Some key aspects of the relief include:
Companies can estimate its trading losses for certain accounting periods affected by the Covid-19 restrictions and make a provisional claim (“interim claim”) to carry-back up to 50% of those losses against taxable profits of the preceding accounting period on an accelerated basis. The relevant accounting period is any accounting period of a trading company includes some or all of the period commencing on 1 March 2020 and ending on 31 December 2020 i.e. accounting periods ending in 2020 and 2021 could be eligible.
This carry-back of losses will result in (i) a repayment of some or all of the corporation tax paid for that period, or(ii) a reduction in the amount of corporation tax payable for that period.
- Estimated trading loss:
Companies must make a best estimate of the trading loss incurred or expected to be incurred. Companies should take a practical and proportionate approach in estimating the amount of their trading loss.
Certain criteria must be satisfied by the company to be eligible to make the claim:
- It must make a declaration that it has incurred, or it will reasonably expect to incur, an estimated trading loss in the specified accounting period.
- It must be tax compliant. A company which qualifies for ‘warehousing’ of certain tax liabilities or has agreed a phased payment arrangement for outstanding debt will still be regarded as being tax compliant.
- The company is required to maintain any relevant documentation and records for demonstrating that the losses have been computed in a reasonable manner and to the best of the company’s knowledge and belief, in the event of a request from Revenue.

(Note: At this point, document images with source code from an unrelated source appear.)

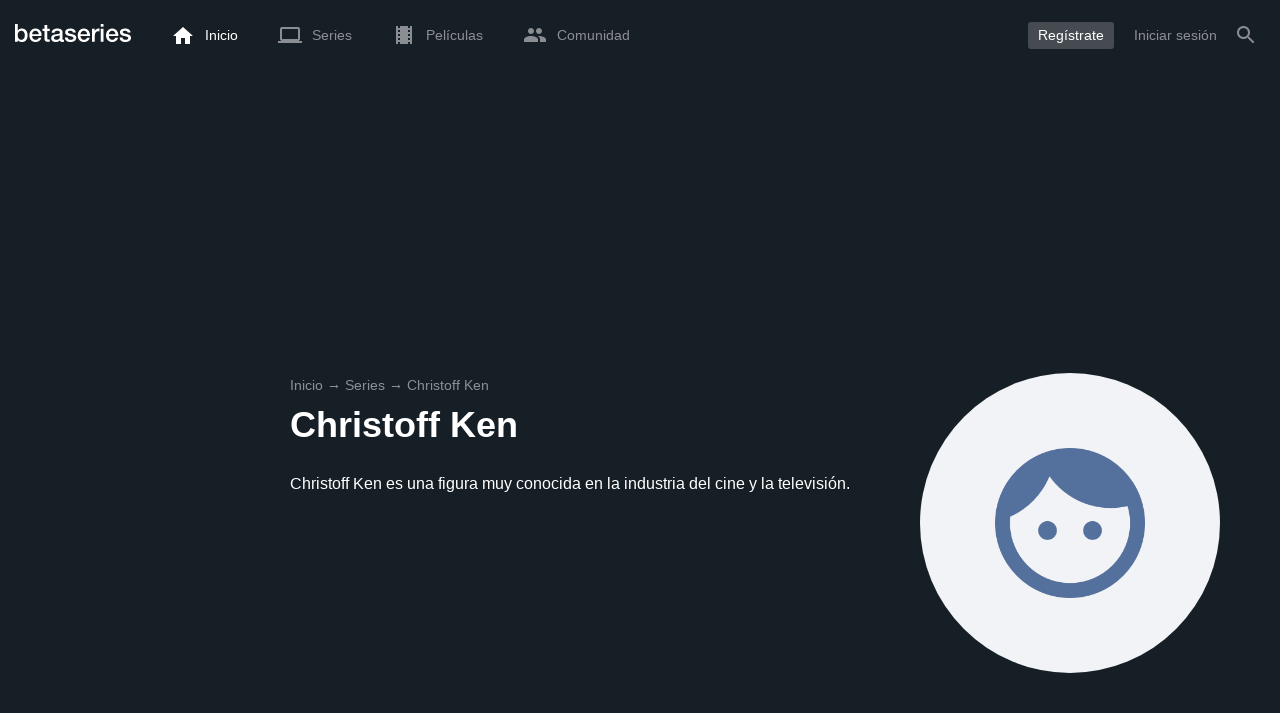

--- FILE ---
content_type: text/html; charset=utf-8
request_url: https://www.google.com/recaptcha/api2/aframe
body_size: 268
content:
<!DOCTYPE HTML><html><head><meta http-equiv="content-type" content="text/html; charset=UTF-8"></head><body><script nonce="rYHEmT70YVPkE1CqxU7hdQ">/** Anti-fraud and anti-abuse applications only. See google.com/recaptcha */ try{var clients={'sodar':'https://pagead2.googlesyndication.com/pagead/sodar?'};window.addEventListener("message",function(a){try{if(a.source===window.parent){var b=JSON.parse(a.data);var c=clients[b['id']];if(c){var d=document.createElement('img');d.src=c+b['params']+'&rc='+(localStorage.getItem("rc::a")?sessionStorage.getItem("rc::b"):"");window.document.body.appendChild(d);sessionStorage.setItem("rc::e",parseInt(sessionStorage.getItem("rc::e")||0)+1);localStorage.setItem("rc::h",'1768965169920');}}}catch(b){}});window.parent.postMessage("_grecaptcha_ready", "*");}catch(b){}</script></body></html>

--- FILE ---
content_type: text/html; charset=UTF-8
request_url: https://www.betaseries.com/ind
body_size: 134
content:
{"code":200,"response":[],"id":"122393625"}

--- FILE ---
content_type: application/javascript; charset=utf-8
request_url: https://fundingchoicesmessages.google.com/f/AGSKWxU8yYRjsd0BoVWj-wRH9ADZ-5GwxmyRTDyiNCPeHPrmMq1lQ-6Jnvo67Na4zGso3UL8ozGw042ksp71VF6_1ZZNbnTwshsYuRH-FXmxYzP7aMTzQjmFMZKqf0-g6l5Gc1i9dOsT-Q==?fccs=W251bGwsbnVsbCxudWxsLG51bGwsbnVsbCxudWxsLFsxNzY4OTY1MTY5LDI1NzAwMDAwMF0sbnVsbCxudWxsLG51bGwsW251bGwsWzcsNl0sbnVsbCxudWxsLG51bGwsbnVsbCxudWxsLG51bGwsbnVsbCxudWxsLG51bGwsM10sImh0dHBzOi8vd3d3LmJldGFzZXJpZXMuY29tL2VzL3BlcnNvbi80Nzk4MjgtY2hyaXN0b2ZmLWtlbiIsbnVsbCxbWzgsIjlvRUJSLTVtcXFvIl0sWzksImVuLVVTIl0sWzE2LCJbMSwxLDFdIl0sWzE5LCIyIl0sWzE3LCJbMF0iXSxbMjQsIiJdLFsyOSwiZmFsc2UiXV1d
body_size: 116
content:
if (typeof __googlefc.fcKernelManager.run === 'function') {"use strict";this.default_ContributorServingResponseClientJs=this.default_ContributorServingResponseClientJs||{};(function(_){var window=this;
try{
var qp=function(a){this.A=_.t(a)};_.u(qp,_.J);var rp=function(a){this.A=_.t(a)};_.u(rp,_.J);rp.prototype.getWhitelistStatus=function(){return _.F(this,2)};var sp=function(a){this.A=_.t(a)};_.u(sp,_.J);var tp=_.ed(sp),up=function(a,b,c){this.B=a;this.j=_.A(b,qp,1);this.l=_.A(b,_.Pk,3);this.F=_.A(b,rp,4);a=this.B.location.hostname;this.D=_.Fg(this.j,2)&&_.O(this.j,2)!==""?_.O(this.j,2):a;a=new _.Qg(_.Qk(this.l));this.C=new _.dh(_.q.document,this.D,a);this.console=null;this.o=new _.mp(this.B,c,a)};
up.prototype.run=function(){if(_.O(this.j,3)){var a=this.C,b=_.O(this.j,3),c=_.fh(a),d=new _.Wg;b=_.hg(d,1,b);c=_.C(c,1,b);_.jh(a,c)}else _.gh(this.C,"FCNEC");_.op(this.o,_.A(this.l,_.De,1),this.l.getDefaultConsentRevocationText(),this.l.getDefaultConsentRevocationCloseText(),this.l.getDefaultConsentRevocationAttestationText(),this.D);_.pp(this.o,_.F(this.F,1),this.F.getWhitelistStatus());var e;a=(e=this.B.googlefc)==null?void 0:e.__executeManualDeployment;a!==void 0&&typeof a==="function"&&_.To(this.o.G,
"manualDeploymentApi")};var vp=function(){};vp.prototype.run=function(a,b,c){var d;return _.v(function(e){d=tp(b);(new up(a,d,c)).run();return e.return({})})};_.Tk(7,new vp);
}catch(e){_._DumpException(e)}
}).call(this,this.default_ContributorServingResponseClientJs);
// Google Inc.

//# sourceURL=/_/mss/boq-content-ads-contributor/_/js/k=boq-content-ads-contributor.ContributorServingResponseClientJs.en_US.9oEBR-5mqqo.es5.O/d=1/exm=ad_blocking_detection_executable,kernel_loader,loader_js_executable/ed=1/rs=AJlcJMwtVrnwsvCgvFVyuqXAo8GMo9641A/m=cookie_refresh_executable
__googlefc.fcKernelManager.run('\x5b\x5b\x5b7,\x22\x5b\x5bnull,\\\x22betaseries.com\\\x22,\\\x22AKsRol-GMJnJUr0MMSDbosuiW1JTBSHr_92FjBoTUXtnGYSxB26Qq5bWbIZrMVqSJMBa73C9ogDpqKoG3QYwH8Y2d_O8EGMyxTMFhKn3ZOvnQLK6Zqxil0Xet-OUJavouEak2ZeYiixTcOBD8l2P2xXFgF8oUOqLxQ\\\\u003d\\\\u003d\\\x22\x5d,null,\x5b\x5bnull,null,null,\\\x22https:\/\/fundingchoicesmessages.google.com\/f\/AGSKWxUlhpLAsmCwqHZqblxe7aKytqknvx6lXOldmlUAbwR7dAUajbrebNLdbypEfOQ-Hox0w51hTVb8yQQ_nXywJfa5AYxtIBWAnfmlkC23im39KMlK1JpmfFxOcBr-1JVrg9LQPsXvhg\\\\u003d\\\\u003d\\\x22\x5d,null,null,\x5bnull,null,null,\\\x22https:\/\/fundingchoicesmessages.google.com\/el\/AGSKWxW3U7ZkKq_9DgPqlA9eKhoUGuW7jA6MhyxXYrUPCIqRPP5i5yPa_8Y2B4Oy_W-2-ArM8VfQPIYnJ6TJM5IzBQ5seQY6kh5EEwl_9Yy8_UhFaVZYGIjG-VfJ0jUo4NCoV1CxgAeCPw\\\\u003d\\\\u003d\\\x22\x5d,null,\x5bnull,\x5b7,6\x5d,null,null,null,null,null,null,null,null,null,3\x5d\x5d,\x5b2,1\x5d\x5d\x22\x5d\x5d,\x5bnull,null,null,\x22https:\/\/fundingchoicesmessages.google.com\/f\/AGSKWxWylOAMnITov45JTZ7W87TRAUmuvjY1Mf0qTmxVUM-vmeb_VTZfsDdEk9oMt6x4F3Ev9lULKpuvqdYN-faMMZO4diDRNXIYEMjOvovAZM1iBZmKnCl9cF3trJiti2VNsxm-sQYE9w\\u003d\\u003d\x22\x5d\x5d');}

--- FILE ---
content_type: application/javascript; charset=utf-8
request_url: https://fundingchoicesmessages.google.com/f/AGSKWxVHsZFdmEQCxiKGsRXlg7Ff4EXgeujlvwcDBbrRWj-DdTM7wY-AV1KtShviZtZZHXqqDDhWHOgTML_474ABORQUw1dxqnoESsPtgTEFqkujuK5RvztmwQuHEXrNd2pjdQn0h5BUGrUTm8HV1nT7oVlJVD-5Pxqtn8RuPtSgPq906Z-GJq7Q8hgxKX6e/_/sponsor/click./cgi-exe/ad./assets/js/ad./deliver/wr?_480x60.
body_size: -1290
content:
window['dcacfbe8-c5b1-481a-a038-1c74acb52e29'] = true;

An interim claim may be made as early as 4 months after the beginning and up to 5 months after the end of the specified accounting period. Revised interim claims can be made as the specified accounting period progresses and there is no limit on the number of times a company may revise its interim claim within the permitted timeframe.
- Excessive claims:
A tax underpayment arising from an excessive interim claim will attract interest from the date the claim is reduced until the date the tax is repaid to Revenue, provided the overclaim was not made deliberately or carelessly. If a deliberate or careless overclaim, interest will apply from the date the tax was refunded/offset until it is repaid to Revenue.
- How to claim:
An interim claim may be made by completing the relevant loss relief sections of the CT1 for the preceding accounting period through the Revenue Online System (ROS). No supporting documentation is required to be submitted with the return but should be retained in the event of a Revenue query.